_Richiesta assegnata A_:
Rispondi a queste domande sul brano del buon pastore:
(i) Secondo il versetto 18, chi toglie la vita al pastore?
(ii) Come vengono chiamati quelli che si erano introdotti nel recinto prima di lui?
(iii) Nella prima comunità dei credenti a Gerusalemme, chi sceglie i diaconi?
_Richiesta assegnata B_: Riprendi il brano sul buon pastore e prosegui il testo dopo l'ultima frase riportata.

_Brano fornito_:
☆ ☆ ☆

14Io sono il buon pastore, conosco le mie pecore e le mie pecore conoscono me, 15così come il Padre conosce me e io conosco il Padre, e do la mia vita per le pecore. 16E ho altre pecore che non provengono da questo recinto: anche quelle io devo guidare. Ascolteranno la mia voce e diventeranno un solo gregge, un solo pastore. 17Per questo il Padre mi ama: perché io do la mia vita, per poi riprenderla di nuovo. 18Nessuno me la toglie: io la do da me stesso. Ho il potere di darla e il potere di riprenderla di nuovo. Questo è il comando che ho ricevuto dal Padre mio».

Aveva appena finito di dire loro - a quel gruppo di farisei - che d'ora in poi sarebbe stato lui la porta del recinto. E non porta di sequestro: le pecore con lui sarebbero entrate e sarebbero uscite. Purtroppo nel recinto si erano infiltrati, per abuso, degli estranei. Ma le pecore, le voci degli estranei non le riconoscono. Non capirono che parlava di loro. Rincarò la dose, dicendo che tutti quelli che, abusando del nome di "pastore", si erano introdotti prima di lui nel recinto, erano ladri e briganti. La contrapposizione era netta. Da una parte i mercenari, i briganti, i ladri: estranei! Dall'altra il pastore.

Da una parte lo sfruttamento. Dall'altra il dare la vita. Il pastore dà la vita: nei suoi occhi, al centro, sta la passione per gli altri; il mercenario succhia la vita: è lui al centro, in realtà tutto in funzione di se stesso, dei propri interessi, della propria ambizione. Ebbene il recinto, dove a dimorare è un pastore, lo riconosci, diventa famigliarità, c'è il calore del prendersi cura gli uni degli altri. Il recinto dove si è introdotto il mercenario lo riconosci, è il regno dell'organizzazione: "si fa così e poi così", non c'è calore, ci sono sudditi. Uno solo parla. Non c'è chi ascolta la tua voce.

Mi colpiva nella prima lettura di oggi il clima, oserei dire di famigliarità, della prima comunità dei credenti a Gerusalemme. Quando, per sovraccarico di impegni, nasce un problema, non sono gli apostoli a decidere da soli, vogliono sentire la voce di tutti - cosa che abbiamo nel tempo dimenticata - e i diaconi non li scelgono loro, gli apostoli; li sceglie la comunità, loro imporranno le mani. Un'amica giorni fa mi segnalava il passaggio di un omelia di Casa Marta. Papa Francesco commenta un passo del vangelo dove Gesù reagisce ai discepoli che lo invitano - è già sera - a congedare la folla, dicendo: "Dategli voi da mangiare!". E commenta: "Ma il Signore cercava la vicinanza con la gente... e forma, insegna ai discepoli, agli apostoli questo atteggiamento pastorale che è la vicinanza al popolo di Dio....

☆ ☆ ☆

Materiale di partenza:
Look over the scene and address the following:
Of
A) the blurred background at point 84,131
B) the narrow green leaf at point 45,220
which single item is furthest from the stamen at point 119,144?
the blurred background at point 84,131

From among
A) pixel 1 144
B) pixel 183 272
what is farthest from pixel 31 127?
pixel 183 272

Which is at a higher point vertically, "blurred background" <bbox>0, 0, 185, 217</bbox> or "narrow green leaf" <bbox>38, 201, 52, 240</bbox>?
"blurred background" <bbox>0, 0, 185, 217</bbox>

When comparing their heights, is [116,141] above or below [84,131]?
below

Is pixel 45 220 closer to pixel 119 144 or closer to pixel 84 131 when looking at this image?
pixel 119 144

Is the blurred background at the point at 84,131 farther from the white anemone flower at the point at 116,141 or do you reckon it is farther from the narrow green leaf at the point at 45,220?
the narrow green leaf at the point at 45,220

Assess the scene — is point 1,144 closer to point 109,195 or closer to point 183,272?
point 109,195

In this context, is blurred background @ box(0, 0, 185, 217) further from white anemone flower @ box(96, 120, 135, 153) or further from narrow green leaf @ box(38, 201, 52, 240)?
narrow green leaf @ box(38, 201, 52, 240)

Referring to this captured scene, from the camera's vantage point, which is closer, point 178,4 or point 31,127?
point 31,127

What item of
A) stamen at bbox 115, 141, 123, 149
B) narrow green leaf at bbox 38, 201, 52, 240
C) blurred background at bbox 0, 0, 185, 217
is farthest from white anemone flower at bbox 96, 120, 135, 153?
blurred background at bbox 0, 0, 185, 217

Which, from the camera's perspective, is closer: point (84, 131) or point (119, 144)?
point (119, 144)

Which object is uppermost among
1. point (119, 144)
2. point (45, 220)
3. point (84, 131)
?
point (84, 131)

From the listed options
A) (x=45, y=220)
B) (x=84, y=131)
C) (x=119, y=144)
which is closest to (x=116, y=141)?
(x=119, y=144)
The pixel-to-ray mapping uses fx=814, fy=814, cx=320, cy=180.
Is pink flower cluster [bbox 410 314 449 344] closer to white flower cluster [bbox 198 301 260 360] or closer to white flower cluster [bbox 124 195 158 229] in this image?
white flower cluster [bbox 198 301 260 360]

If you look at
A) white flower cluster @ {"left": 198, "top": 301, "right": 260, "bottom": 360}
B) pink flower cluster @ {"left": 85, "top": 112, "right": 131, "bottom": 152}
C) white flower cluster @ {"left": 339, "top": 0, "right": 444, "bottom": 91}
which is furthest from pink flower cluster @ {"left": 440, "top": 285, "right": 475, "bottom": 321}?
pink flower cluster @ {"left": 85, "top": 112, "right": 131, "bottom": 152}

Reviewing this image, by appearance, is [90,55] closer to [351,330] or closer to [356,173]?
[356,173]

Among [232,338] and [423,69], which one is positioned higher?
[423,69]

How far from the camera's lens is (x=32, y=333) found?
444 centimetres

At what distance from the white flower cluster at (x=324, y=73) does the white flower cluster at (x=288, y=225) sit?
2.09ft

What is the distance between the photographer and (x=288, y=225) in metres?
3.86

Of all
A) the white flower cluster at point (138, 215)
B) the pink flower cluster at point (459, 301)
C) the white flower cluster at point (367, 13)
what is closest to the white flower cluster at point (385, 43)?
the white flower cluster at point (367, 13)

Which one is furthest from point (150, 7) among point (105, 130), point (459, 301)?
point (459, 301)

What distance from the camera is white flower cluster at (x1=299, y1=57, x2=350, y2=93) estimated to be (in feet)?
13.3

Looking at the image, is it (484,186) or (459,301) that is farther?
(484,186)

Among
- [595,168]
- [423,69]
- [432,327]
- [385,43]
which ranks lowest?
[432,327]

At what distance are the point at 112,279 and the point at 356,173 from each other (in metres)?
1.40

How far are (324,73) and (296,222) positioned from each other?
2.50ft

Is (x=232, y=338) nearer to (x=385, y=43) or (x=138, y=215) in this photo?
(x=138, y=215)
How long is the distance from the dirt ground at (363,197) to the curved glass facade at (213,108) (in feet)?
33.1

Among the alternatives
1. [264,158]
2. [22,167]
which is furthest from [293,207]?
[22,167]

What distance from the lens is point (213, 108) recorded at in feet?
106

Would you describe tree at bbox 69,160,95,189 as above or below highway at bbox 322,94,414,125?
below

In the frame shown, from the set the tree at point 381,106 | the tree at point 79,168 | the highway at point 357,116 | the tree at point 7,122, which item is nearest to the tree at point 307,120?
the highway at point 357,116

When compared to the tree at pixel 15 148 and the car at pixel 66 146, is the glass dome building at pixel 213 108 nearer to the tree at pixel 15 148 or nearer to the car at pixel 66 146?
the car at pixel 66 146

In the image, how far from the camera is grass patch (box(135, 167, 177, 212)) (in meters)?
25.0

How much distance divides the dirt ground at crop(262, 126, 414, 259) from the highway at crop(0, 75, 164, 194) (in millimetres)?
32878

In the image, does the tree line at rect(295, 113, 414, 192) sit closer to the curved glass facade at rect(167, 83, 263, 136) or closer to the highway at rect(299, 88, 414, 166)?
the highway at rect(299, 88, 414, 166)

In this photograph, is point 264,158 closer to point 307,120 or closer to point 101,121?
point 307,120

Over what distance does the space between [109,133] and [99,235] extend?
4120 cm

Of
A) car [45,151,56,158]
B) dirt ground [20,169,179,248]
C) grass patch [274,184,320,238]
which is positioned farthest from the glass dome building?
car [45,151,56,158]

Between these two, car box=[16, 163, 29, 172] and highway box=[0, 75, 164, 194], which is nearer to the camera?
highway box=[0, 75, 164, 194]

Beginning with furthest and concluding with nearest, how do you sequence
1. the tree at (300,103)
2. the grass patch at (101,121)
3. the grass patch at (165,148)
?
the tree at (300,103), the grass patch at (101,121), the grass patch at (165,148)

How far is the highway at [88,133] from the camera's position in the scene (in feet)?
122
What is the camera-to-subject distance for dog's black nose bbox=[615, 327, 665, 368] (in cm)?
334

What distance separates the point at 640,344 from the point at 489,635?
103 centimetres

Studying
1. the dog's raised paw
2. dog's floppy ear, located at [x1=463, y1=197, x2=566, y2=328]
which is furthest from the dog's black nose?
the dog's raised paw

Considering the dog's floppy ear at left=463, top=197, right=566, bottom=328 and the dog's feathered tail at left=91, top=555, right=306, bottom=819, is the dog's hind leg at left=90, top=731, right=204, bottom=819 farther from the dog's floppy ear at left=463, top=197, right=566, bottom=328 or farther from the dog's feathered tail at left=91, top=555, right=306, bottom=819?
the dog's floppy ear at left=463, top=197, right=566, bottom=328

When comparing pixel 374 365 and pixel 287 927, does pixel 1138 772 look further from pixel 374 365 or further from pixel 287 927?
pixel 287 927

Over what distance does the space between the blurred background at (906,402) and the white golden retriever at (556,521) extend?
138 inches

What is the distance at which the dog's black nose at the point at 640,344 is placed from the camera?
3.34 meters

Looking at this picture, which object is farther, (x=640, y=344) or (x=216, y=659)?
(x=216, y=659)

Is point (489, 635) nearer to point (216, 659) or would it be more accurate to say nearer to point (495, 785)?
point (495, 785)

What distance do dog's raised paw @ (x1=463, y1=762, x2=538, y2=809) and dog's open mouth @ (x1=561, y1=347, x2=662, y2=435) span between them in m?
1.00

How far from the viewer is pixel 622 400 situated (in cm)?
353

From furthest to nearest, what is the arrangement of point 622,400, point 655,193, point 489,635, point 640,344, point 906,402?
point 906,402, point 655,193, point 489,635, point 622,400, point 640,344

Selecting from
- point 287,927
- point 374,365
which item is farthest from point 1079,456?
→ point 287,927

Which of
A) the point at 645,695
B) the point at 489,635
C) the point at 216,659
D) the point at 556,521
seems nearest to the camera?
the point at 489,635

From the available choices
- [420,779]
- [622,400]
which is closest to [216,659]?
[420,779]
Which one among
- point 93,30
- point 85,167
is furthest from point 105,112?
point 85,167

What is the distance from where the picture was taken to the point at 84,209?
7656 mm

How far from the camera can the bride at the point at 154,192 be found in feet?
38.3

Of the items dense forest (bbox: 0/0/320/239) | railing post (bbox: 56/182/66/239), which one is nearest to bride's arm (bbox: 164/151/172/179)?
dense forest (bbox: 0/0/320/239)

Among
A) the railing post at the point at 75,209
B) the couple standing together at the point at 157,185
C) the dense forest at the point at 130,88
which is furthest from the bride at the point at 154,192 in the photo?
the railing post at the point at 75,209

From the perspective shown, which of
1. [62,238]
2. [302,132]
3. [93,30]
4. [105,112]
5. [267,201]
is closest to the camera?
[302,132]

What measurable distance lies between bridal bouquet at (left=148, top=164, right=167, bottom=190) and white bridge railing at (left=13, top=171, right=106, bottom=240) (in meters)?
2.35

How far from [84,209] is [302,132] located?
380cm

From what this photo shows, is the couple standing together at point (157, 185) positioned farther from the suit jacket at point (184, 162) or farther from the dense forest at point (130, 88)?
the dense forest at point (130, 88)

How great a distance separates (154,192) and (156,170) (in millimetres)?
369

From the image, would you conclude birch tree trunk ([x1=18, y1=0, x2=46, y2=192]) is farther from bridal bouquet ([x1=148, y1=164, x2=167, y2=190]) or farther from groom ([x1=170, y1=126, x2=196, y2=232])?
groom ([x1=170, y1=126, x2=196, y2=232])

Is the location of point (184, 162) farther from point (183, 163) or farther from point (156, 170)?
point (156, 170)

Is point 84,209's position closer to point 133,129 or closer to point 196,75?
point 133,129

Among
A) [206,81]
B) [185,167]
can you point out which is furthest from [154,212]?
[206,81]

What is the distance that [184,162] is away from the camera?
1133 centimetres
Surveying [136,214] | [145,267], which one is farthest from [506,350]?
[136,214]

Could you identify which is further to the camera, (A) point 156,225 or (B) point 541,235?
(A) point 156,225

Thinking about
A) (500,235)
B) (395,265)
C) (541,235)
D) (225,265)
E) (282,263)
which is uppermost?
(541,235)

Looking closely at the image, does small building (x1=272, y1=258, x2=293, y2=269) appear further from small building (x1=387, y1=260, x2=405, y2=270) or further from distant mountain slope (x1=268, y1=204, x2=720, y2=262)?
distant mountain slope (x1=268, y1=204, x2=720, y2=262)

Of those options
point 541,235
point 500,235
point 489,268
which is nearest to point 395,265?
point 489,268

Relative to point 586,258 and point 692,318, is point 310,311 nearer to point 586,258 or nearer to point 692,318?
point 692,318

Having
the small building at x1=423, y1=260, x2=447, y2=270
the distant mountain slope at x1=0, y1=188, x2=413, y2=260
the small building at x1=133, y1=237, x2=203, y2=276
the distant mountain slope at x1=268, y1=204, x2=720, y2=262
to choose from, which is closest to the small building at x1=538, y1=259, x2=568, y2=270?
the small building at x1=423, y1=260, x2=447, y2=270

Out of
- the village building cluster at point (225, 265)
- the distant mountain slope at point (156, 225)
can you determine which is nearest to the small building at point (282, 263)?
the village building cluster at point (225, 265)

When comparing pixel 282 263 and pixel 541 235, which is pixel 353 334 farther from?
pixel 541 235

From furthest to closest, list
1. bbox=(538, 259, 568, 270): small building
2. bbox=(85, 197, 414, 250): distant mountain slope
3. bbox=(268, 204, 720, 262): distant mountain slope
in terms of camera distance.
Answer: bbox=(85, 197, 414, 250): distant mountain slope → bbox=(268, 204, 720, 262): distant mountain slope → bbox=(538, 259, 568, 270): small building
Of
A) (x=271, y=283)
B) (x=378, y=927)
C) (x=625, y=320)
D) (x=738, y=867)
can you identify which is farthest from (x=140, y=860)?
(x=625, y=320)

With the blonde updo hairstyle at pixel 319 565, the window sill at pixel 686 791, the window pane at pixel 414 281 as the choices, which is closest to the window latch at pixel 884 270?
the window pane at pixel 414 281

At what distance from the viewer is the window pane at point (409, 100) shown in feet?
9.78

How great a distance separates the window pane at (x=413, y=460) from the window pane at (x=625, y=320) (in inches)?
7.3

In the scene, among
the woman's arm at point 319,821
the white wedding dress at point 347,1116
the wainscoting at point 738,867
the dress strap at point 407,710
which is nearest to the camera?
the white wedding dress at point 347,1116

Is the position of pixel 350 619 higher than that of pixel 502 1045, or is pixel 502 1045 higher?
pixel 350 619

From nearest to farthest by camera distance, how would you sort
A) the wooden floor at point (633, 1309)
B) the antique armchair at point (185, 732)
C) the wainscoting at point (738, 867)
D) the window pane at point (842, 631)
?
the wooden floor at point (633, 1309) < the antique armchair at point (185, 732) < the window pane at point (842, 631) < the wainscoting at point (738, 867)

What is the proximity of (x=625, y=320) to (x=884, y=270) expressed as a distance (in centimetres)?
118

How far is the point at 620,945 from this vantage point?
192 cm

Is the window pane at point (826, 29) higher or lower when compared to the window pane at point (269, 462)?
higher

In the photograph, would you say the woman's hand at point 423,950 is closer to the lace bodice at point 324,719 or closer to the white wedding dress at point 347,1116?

☆ ☆ ☆

_Risposta finale A_:
(i) Nessuno: è lui a darla da sé stesso.
(ii) Ladri e briganti.
(iii) La comunità.

_Risposta finale B_:
E questo è quello che Gesù dice oggi a tutti i pastori: "Dategli voi da mangiare". "Sono angosciati? Dategli voi la consolazione? Sono smarriti? Dategli voi una via di uscita. Si sono sbagliati? Dategli voi aiuto per risolvere i problemi... Dategli voi, dategli voi...". Il papa ricorda che il vangelo di Giovanni racconta che, poco dopo la condivisione del pane tra i cinquemila sull'erba del monte, Gesù sapendo che venivano a prenderlo per farlo re, si eclissò, si ritirò sul monte tutto solo. "Gesù" dice il Papa "fa vedere che quella non è la strada.

Il potere del pastore è il servizio, non ha un altro potere e quando sbaglia prendendo un altro potere, si rovina la vocazione e diventa, non so, gestore di imprese pastorali ma non pastore. La struttura non fa pastorale: il cuore del pastore è ciò che fa la pastorale. E il cuore del pastore è quello che Gesù ci insegna". Posso sbagliare, ma io penso che la gente, il gregge di Dio, è tutt'altro che un gregge cieco, fatto da ingenui. Riconoscono la voce, avvertono quando la voce dei pastori è preoccupata dell'organizzazione - come dice Francesco - e quando, invece, dei problemi che la gente sta vivendo. Si tratta di una vicinanza che è presupposto ineludibile per una conoscenza. Sembra di dire cose ovvie: da distanti come ci si può conoscere?.

A fronte dei mercenari cui non importa delle pecore, Gesù dice: "Io sono il buon pastore, conosco le mie pecore e le mie pecore conoscono me, così come il Padre conosce me e io conosco il Padre, e do la mia vita per le pecore". Mi ha colpito questo verbo, ripetuto con insistenza da Gesù, il verbo "conoscere", verbo che caratterizza, direi, i rapporti. Tra Gesù e il Padre, tra Gesù e le pecore. E se dicessimo che è un verbo che racconta del gregge di Dio? Pensate quanto si fa e quanto si parla, senza conoscersi. Verbo che peraltro nel vangelo ha una intensità e una intimità particolare. Quella che spesso non ha quando sbrigativamente diciamo: "Sì, quello lo conosco".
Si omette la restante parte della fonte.